The Indian Army is zeroing in on young stone throwers in Kashmir — not to lock them up but to take them around India and give wings to their dreams.
A group of 20 boys from restive South Kashmir will be taken on an educational tour to showcase India and its development, a senior Army officer said.
The idea struck Major General BS Raju, General Officer Command of Victor Force, the Army’s anti-insurgency grid responsible for much of South Kashmir, when he interacted with young boys caught throwing stones at security forces during counter-insurgency operations.
“One can easily make out that they indulge in stone pelting because that is what they have seen while growing up. They are prisoners of the images that they see around them since their birth,” Major-General Raju said, adding quite a few did not even know why they were throwing stones.

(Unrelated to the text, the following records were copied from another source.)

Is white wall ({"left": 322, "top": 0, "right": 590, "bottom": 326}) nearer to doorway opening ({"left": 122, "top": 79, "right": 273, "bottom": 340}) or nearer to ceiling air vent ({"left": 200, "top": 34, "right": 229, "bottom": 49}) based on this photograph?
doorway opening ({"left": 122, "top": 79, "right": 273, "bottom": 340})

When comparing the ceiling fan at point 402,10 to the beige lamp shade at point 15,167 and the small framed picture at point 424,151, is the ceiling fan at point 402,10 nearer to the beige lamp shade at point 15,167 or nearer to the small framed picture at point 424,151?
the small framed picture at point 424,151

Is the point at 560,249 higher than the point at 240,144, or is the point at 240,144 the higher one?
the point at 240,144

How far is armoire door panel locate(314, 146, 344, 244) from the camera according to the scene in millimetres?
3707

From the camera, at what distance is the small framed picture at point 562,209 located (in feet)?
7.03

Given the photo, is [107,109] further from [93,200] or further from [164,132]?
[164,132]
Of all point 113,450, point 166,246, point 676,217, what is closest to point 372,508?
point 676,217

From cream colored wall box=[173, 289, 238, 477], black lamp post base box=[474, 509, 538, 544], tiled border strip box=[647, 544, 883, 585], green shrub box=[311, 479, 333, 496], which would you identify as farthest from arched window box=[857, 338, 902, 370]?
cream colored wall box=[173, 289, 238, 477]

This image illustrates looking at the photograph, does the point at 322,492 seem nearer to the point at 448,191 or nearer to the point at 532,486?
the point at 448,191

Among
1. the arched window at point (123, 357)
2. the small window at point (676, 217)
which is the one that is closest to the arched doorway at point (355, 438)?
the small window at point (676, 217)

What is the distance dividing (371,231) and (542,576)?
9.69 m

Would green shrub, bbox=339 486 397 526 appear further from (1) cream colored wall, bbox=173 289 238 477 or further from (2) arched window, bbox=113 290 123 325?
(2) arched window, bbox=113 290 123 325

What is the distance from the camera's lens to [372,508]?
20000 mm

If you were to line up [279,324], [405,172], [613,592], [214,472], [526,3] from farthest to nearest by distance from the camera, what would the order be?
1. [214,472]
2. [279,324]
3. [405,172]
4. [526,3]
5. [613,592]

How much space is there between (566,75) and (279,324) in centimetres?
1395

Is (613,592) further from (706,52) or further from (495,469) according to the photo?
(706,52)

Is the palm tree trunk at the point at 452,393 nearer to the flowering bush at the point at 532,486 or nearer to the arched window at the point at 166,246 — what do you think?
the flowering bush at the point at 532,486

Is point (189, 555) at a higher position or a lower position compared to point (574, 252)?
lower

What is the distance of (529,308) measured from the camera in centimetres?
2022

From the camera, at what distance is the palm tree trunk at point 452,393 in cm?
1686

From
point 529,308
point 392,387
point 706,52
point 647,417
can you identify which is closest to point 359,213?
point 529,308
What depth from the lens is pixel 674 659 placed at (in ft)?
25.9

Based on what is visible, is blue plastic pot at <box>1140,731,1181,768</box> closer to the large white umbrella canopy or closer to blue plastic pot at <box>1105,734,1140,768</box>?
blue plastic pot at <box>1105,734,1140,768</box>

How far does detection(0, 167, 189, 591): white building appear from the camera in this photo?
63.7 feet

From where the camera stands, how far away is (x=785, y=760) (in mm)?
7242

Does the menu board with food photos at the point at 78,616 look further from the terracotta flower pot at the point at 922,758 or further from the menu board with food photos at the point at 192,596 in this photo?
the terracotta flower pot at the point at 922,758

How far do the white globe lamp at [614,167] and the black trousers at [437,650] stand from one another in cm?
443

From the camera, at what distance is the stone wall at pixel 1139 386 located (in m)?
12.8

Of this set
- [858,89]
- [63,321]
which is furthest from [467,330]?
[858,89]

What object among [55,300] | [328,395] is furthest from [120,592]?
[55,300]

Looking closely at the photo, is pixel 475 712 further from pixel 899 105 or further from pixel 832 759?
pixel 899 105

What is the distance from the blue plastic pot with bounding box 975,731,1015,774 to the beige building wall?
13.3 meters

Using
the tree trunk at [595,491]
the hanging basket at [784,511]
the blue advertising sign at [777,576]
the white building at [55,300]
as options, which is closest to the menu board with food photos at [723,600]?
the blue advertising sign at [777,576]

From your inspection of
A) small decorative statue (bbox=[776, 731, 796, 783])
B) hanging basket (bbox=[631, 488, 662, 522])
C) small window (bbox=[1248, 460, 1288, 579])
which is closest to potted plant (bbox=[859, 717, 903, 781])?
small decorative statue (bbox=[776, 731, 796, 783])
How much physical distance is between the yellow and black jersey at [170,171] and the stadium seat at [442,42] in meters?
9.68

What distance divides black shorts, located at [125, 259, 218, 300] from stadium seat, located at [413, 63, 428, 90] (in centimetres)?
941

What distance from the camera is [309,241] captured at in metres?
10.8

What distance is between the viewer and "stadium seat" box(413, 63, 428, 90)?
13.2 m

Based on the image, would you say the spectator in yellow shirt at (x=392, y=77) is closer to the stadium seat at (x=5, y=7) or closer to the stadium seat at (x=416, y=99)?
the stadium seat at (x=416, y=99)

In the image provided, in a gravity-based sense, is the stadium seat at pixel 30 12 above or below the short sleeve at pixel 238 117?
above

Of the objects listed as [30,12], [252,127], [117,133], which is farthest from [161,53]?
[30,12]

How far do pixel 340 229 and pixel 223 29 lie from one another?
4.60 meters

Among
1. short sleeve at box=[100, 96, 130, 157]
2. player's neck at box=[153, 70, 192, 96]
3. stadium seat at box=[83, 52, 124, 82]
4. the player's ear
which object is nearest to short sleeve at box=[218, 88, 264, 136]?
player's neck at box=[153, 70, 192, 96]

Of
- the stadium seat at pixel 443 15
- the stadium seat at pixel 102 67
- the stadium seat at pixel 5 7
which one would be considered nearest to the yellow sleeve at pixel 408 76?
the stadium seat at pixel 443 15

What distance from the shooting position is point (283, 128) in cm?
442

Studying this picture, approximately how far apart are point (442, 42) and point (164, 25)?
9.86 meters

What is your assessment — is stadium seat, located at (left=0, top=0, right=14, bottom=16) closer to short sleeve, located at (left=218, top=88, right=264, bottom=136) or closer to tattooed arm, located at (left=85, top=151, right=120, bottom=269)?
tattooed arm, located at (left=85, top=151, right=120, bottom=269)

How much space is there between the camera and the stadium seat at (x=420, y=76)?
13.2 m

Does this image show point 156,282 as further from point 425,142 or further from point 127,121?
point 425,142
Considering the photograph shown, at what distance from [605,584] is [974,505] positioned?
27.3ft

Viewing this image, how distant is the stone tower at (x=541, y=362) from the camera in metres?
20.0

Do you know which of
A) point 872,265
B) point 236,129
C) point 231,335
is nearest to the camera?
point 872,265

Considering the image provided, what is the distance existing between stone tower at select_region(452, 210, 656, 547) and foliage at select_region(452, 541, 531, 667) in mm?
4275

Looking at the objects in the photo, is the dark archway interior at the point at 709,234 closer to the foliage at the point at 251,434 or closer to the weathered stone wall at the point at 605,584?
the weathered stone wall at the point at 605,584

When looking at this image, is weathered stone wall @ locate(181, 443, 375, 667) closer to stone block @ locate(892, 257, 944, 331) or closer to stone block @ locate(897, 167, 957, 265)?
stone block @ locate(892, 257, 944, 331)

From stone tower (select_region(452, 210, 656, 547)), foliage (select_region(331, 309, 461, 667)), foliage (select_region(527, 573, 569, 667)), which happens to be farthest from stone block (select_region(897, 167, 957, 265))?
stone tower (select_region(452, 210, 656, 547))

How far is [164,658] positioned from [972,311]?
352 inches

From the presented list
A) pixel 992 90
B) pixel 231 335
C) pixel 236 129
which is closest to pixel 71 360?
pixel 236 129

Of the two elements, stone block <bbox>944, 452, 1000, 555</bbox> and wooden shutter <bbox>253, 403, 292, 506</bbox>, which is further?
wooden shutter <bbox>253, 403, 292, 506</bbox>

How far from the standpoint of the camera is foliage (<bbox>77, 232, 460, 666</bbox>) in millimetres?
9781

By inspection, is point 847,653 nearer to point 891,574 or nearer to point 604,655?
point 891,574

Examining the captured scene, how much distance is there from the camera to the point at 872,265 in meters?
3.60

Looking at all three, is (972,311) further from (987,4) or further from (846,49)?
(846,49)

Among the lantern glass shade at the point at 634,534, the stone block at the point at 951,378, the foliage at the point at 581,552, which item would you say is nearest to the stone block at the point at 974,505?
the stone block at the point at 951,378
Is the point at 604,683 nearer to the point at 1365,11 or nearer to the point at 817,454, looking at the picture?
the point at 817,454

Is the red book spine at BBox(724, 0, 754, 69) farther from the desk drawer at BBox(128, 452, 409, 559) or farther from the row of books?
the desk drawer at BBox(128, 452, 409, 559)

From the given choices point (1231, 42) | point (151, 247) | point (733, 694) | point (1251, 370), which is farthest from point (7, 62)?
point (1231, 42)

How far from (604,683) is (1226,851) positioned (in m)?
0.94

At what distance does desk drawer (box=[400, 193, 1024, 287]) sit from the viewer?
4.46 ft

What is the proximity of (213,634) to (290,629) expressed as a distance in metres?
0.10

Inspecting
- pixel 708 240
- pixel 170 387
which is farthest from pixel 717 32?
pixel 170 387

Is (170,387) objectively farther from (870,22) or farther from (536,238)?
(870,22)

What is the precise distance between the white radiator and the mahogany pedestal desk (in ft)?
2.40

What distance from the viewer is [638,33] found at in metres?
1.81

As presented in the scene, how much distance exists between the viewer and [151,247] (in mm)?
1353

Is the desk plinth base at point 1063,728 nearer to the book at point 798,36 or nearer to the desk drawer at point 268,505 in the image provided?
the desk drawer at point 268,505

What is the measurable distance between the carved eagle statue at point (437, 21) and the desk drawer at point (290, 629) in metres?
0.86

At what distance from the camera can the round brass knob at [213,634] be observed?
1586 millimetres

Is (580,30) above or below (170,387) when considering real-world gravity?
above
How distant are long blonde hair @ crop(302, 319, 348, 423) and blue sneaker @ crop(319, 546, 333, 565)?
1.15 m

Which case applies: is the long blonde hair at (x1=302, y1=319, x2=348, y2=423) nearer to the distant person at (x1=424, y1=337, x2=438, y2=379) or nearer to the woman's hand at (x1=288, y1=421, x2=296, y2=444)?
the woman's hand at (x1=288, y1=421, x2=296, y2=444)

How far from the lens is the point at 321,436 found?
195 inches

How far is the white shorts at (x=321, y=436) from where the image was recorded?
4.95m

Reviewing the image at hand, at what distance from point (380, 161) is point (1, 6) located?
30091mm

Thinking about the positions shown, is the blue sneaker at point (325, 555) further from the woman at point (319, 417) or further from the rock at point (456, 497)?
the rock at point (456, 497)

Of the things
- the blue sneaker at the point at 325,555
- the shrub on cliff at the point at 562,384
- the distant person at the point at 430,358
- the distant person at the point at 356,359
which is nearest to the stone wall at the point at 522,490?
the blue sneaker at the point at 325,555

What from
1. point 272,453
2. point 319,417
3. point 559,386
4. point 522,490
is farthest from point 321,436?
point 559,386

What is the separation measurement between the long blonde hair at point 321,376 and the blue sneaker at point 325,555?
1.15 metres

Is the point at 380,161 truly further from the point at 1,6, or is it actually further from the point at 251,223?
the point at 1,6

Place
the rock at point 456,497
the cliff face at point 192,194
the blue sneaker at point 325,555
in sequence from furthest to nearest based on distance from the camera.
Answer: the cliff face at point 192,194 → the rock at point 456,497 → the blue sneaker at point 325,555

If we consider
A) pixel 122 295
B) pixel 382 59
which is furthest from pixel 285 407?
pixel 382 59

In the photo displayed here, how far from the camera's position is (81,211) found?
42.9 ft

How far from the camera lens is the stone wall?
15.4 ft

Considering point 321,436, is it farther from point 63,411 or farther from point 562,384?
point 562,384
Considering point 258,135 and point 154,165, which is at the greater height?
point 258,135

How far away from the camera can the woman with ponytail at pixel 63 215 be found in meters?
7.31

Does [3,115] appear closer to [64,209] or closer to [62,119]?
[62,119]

“It was surprising to find that many of them threw stones just out fun,” he said.
The Army officer, who is a father of a son and a daughter, decided to go by the rule book of a parent and started interacting with the stone throwers informally — to discover that they, too, had dreams.
Recalling the late President APJ Abdul Kalam’s quote —”Dream, dream, dream! Conduct these dreams into thought, and then transform them into action” — the senior most officer of the Indian Army for South Kashmir soon started counselling the young students on careers.
“When one talks to them, one finds they too have dreams and, because of unforeseen circumstances, these dreams have no wings. My only attempt is to give wings to their dreams and that is why I thought 20 such children be taken around India under the Army’s Sadhbhavna scheme,” he said.
The Army, with the help of the local police, has been identifying the ones who will be taken to Delhi, where they will meet people in government; to Mumbai, the financial capital of the country; Jaipur and other places of historical importance.
“President Kalam seemed to be a much respected figure with these children, and I narrated his statement about India’s diversity to them. It was heartening to find these boys listening with rapt attention and raising some valid questions,” he said.
The attempt, he said, was to shape their lives.
“If we can contribute the bare minimum, it will definitely be an achievement,” he said. The Army believes the children, after returning from their multi-city tour, will narrate their experiences to other young Kashmiris, encouraging them to join the next group.
“For that they don’t have to pick up stones,” the officer quipped. “All they need to do is approach their own Army men and the needful will be done.”
During their many interactive sessions with the children, Army officers found that many of the youngsters, who came from various troubled spots of South Kashmir, had not even seen the scenic beauty of the Kashmir Valley.
So it was also decided that groups of children — 90 percent of whom had been siding with “trouble makers” and 10 percent from Army Goodwill and other schools — would be taken around picturesque regions such as Gulmarg, Sonamarg and Yusmarg.